If you have witnessed your child choking on something, do not use CPR. Instead, turn your child’s face down over your thigh and deliver five back blows between the shoulder blades with your palm between the shoulder blades, followed by five chest thrusts. Support the child’s back (e.g. lie on the floor and place hand in the same position as for chest compressions). Deliver chest thrust in same manner as chest compression but sharper with a little more force and slower than chest compressions. If chest thrusts are not possible continue with back blows. Repeat until the object is dislodged. What is a chest thrust? Can you please be more descriptive?

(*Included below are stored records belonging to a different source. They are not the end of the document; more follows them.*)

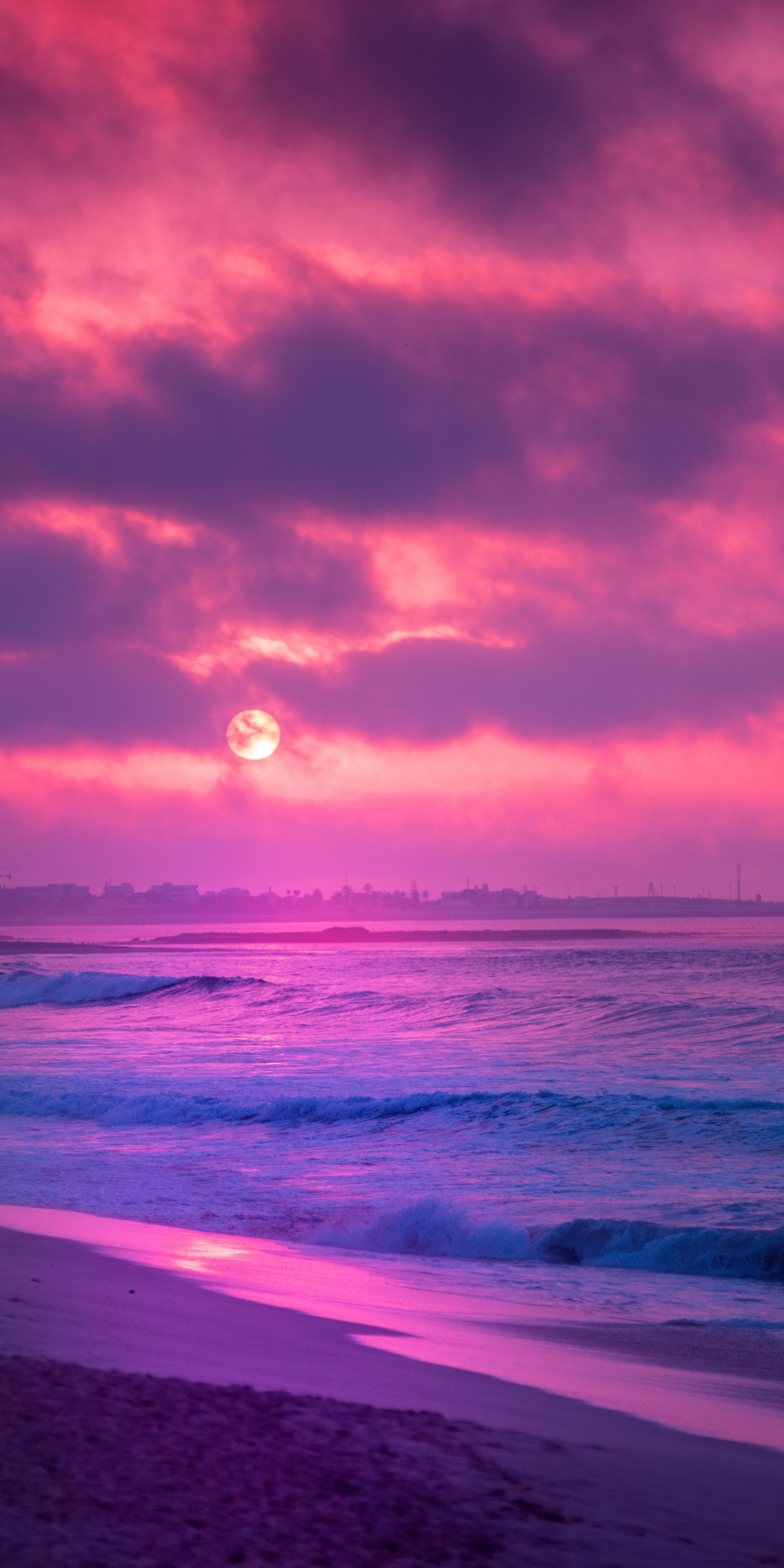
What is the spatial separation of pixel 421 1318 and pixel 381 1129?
911cm

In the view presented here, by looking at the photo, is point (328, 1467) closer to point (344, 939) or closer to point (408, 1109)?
point (408, 1109)

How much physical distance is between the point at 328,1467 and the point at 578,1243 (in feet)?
21.8

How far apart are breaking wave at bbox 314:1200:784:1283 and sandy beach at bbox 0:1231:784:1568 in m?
4.39

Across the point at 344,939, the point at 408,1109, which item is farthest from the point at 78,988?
the point at 344,939

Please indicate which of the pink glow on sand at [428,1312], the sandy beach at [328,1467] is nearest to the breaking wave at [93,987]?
the pink glow on sand at [428,1312]

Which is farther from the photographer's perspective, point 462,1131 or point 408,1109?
point 408,1109

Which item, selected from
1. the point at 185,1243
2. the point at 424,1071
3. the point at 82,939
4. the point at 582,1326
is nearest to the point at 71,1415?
the point at 582,1326

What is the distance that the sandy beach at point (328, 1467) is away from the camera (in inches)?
121

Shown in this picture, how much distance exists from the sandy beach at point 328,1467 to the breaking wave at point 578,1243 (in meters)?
4.39

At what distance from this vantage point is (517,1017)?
98.0 feet

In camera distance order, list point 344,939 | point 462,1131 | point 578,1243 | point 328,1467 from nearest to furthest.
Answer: point 328,1467 → point 578,1243 → point 462,1131 → point 344,939

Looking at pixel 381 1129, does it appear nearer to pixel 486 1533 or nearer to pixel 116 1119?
pixel 116 1119

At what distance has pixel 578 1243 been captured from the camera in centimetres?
→ 971

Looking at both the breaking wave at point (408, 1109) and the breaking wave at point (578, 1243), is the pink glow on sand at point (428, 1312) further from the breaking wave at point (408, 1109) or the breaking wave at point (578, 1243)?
the breaking wave at point (408, 1109)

If the child is unconscious but breathing, turn him on to his or her side and await the arrival of the ambulance. If the child is still not breathing, commence CPR (see above).

If your child is crying and responsive, it is likely that their airway is not significantly blocked and therefore there is no need for intervention but watch them closely and, if concerned, seek medical advice.


Falls (Head Injuries in Kids and Broken Bones)

If your child falls, the most important thing to look for is head injuries as they are the most serious. Check how conscious your child is by testing his or her ability to obey commands. Red flags that there has been a head injury include drowsiness, persistent vomiting, persistent or worsening headache or significant bruising. If you suspect there has been a head injury avoid food and drink and seek medical attention immediately.

Broken bones can happen with falls and present with swelling, deformity or reluctance to move the limb. Splint and immobilize the fracture with a straight stick and bandage (you can use a tee shirt if you don’t have a bandage handy). Administer paracetamol for pain relief and seek medical attention for further evaluation.


Scalds or Burns In Kids

Burns or scalds are managed by removing wet clothes in the case of hot water injuries and placing the affected area under cool running water for at least 20 minutes. Cool water has been shown to be effective in reducing the severity of the burn even up to 3 hours after the burn has occurred. Give paracetamol for pain relief. It is important that babies and kids who have been burnt or scalded seek medical attention immediately because they can lose significant amounts of fluid through burns and burns are susceptible to infection.


Poisoning

In the case where your child accidently ingests something poisonous it’s important to keep calm, note the time it happened and bring the bottle of toxic substance with you to seek immediate medical help. Do not try to induce vomiting. A period of observation in hospital may be necessary even if your child appears well as some toxic substances have a delayed effect.

Signs that your child may have ingested something poisonous range from nothing to symptoms such as vomiting for no reason, unusual size of your child’s pupils (either dilated or constricted), unexplained confusion or drowsiness and unsteady gait.